### What is required
Rewrite the data starting with the line that contains "Of the objects" and going on through the line that contains "From the scene depicted, is", replacing "nearer" with "closer" and leaving everything else unchanged. Leave the pictures out of the answer.

### Dataset extract

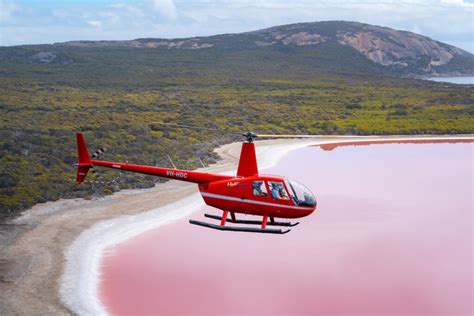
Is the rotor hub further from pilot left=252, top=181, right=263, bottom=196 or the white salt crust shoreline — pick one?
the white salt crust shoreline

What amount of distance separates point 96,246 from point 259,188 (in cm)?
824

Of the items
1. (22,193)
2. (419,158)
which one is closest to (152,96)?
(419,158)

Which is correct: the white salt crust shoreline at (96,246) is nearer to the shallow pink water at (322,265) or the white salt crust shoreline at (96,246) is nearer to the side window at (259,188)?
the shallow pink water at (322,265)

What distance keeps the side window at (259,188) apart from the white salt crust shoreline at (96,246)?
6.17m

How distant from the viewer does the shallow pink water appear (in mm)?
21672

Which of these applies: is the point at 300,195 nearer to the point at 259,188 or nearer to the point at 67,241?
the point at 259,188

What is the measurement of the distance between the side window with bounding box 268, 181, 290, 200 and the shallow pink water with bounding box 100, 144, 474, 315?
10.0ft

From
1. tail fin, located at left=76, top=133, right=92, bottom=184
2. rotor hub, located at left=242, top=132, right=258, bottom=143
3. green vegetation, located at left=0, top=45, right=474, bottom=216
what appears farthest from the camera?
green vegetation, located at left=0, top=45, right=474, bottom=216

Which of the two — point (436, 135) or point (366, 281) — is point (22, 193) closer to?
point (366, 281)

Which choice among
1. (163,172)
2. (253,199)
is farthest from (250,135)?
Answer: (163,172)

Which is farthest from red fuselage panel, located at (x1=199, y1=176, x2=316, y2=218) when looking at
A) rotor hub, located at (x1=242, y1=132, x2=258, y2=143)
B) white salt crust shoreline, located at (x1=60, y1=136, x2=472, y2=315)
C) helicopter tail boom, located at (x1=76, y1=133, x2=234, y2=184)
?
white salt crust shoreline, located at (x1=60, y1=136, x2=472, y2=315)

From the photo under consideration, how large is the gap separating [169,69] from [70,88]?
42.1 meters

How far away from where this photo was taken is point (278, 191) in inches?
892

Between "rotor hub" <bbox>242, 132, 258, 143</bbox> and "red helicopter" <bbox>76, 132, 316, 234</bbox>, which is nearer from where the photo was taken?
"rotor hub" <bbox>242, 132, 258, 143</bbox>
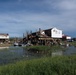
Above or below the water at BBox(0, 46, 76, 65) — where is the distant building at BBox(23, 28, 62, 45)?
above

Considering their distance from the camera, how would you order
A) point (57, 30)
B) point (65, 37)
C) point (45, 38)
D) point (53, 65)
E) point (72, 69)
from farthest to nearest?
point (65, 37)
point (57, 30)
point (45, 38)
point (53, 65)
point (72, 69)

---

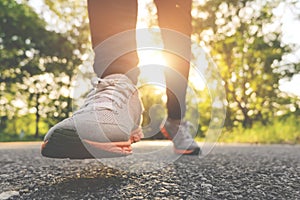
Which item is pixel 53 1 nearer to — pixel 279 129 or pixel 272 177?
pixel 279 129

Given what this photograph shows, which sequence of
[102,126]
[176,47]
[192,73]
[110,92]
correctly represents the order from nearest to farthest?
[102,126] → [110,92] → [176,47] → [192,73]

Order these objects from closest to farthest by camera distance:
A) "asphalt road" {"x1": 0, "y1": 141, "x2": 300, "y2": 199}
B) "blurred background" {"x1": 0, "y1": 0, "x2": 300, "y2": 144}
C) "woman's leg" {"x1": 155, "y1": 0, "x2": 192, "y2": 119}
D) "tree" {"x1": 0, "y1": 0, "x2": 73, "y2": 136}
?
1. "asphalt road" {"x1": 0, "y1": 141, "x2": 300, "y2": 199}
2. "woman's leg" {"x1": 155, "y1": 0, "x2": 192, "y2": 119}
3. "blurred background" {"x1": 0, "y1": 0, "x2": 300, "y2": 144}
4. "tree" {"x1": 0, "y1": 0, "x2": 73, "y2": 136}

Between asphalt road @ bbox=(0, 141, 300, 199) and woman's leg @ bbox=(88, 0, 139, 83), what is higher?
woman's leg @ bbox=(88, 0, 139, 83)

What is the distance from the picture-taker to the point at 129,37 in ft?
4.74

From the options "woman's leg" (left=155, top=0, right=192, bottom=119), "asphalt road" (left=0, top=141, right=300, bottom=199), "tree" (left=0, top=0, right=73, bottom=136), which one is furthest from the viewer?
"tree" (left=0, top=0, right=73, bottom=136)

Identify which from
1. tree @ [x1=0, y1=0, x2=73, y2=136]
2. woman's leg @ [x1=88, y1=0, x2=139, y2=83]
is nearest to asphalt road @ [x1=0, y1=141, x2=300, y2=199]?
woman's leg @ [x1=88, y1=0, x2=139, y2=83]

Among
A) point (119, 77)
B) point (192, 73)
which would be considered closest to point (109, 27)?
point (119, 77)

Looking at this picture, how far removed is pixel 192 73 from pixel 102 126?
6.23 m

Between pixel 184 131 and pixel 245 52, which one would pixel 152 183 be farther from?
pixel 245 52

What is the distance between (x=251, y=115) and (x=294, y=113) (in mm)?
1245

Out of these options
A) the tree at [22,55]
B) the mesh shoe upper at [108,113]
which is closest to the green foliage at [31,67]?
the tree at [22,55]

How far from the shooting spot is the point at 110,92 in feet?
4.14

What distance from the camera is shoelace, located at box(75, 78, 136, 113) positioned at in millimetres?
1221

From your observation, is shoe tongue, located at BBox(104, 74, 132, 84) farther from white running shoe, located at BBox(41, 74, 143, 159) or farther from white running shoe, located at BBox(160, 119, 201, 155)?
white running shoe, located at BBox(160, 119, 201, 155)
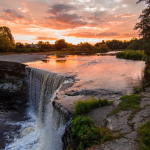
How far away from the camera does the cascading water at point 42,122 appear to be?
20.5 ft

---

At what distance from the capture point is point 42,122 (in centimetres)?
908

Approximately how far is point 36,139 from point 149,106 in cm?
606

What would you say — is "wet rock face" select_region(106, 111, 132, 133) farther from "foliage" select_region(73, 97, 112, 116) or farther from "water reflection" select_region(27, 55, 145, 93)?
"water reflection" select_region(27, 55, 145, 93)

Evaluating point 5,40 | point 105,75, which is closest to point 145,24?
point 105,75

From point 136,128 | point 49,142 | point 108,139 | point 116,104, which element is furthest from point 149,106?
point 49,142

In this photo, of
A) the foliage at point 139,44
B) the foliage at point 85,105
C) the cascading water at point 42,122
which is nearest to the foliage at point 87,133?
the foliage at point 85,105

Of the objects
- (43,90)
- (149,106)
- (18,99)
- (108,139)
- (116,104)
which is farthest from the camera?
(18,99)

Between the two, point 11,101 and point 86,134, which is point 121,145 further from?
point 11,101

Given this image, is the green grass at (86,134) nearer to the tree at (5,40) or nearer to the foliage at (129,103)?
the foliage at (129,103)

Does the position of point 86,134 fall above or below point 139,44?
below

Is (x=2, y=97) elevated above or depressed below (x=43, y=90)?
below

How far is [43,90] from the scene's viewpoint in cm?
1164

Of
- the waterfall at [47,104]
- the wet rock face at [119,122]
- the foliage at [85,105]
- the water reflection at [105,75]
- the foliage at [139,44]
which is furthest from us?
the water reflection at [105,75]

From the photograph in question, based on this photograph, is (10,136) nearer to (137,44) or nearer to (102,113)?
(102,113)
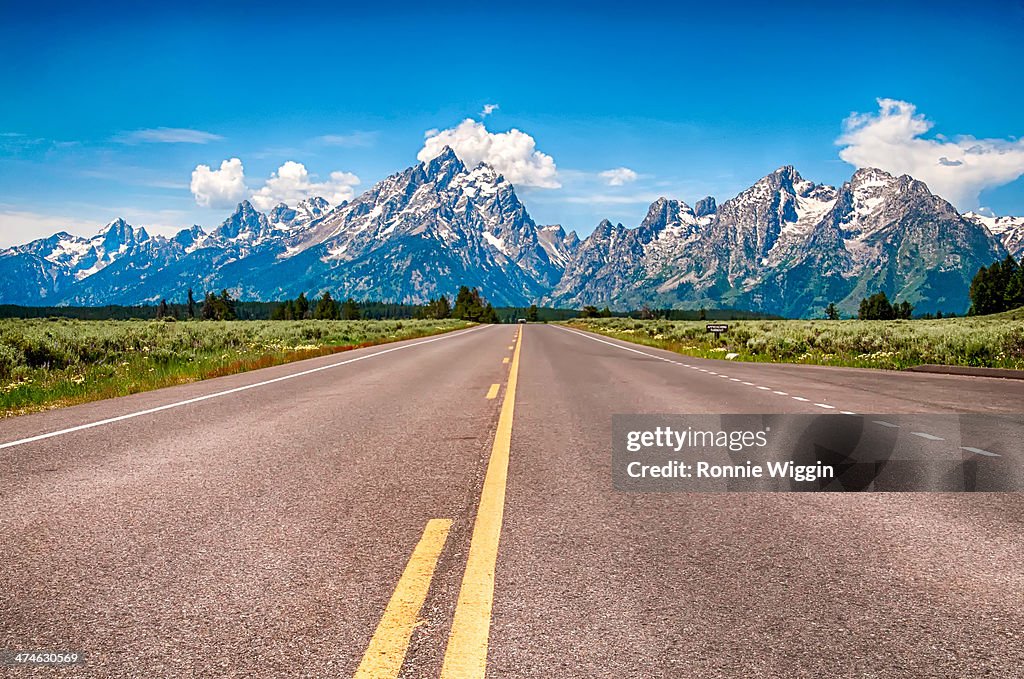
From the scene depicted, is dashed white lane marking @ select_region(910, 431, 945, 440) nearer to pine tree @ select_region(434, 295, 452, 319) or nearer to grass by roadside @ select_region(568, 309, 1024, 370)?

### Correct output
Of the objects
- (43,90)
- (149,106)
- (18,99)
- (108,139)
- (116,104)
which is farthest from the camera?
(18,99)

Between the two, point 11,101 and point 86,134, which is point 121,145 further from?
point 11,101

Given this image, is the green grass at (86,134) closer to the tree at (5,40) or closer to the foliage at (129,103)?
the foliage at (129,103)

Does the position of point 86,134 fall above or below point 139,44?
below

Is (x=2, y=97) elevated above or depressed below (x=43, y=90)?
below

How far is [43,90] from the scene's viewpoint in cm?
1164

Of
- the waterfall at [47,104]
- the wet rock face at [119,122]
- the foliage at [85,105]
- the water reflection at [105,75]
- the foliage at [139,44]
which is furthest from us?
the water reflection at [105,75]

From the photograph in question, based on this photograph, is (10,136) closer to (137,44) or closer to (102,113)?
(102,113)
From the scene depicted, is dashed white lane marking @ select_region(910, 431, 945, 440) closer to pine tree @ select_region(434, 295, 452, 319) or closer to grass by roadside @ select_region(568, 309, 1024, 370)?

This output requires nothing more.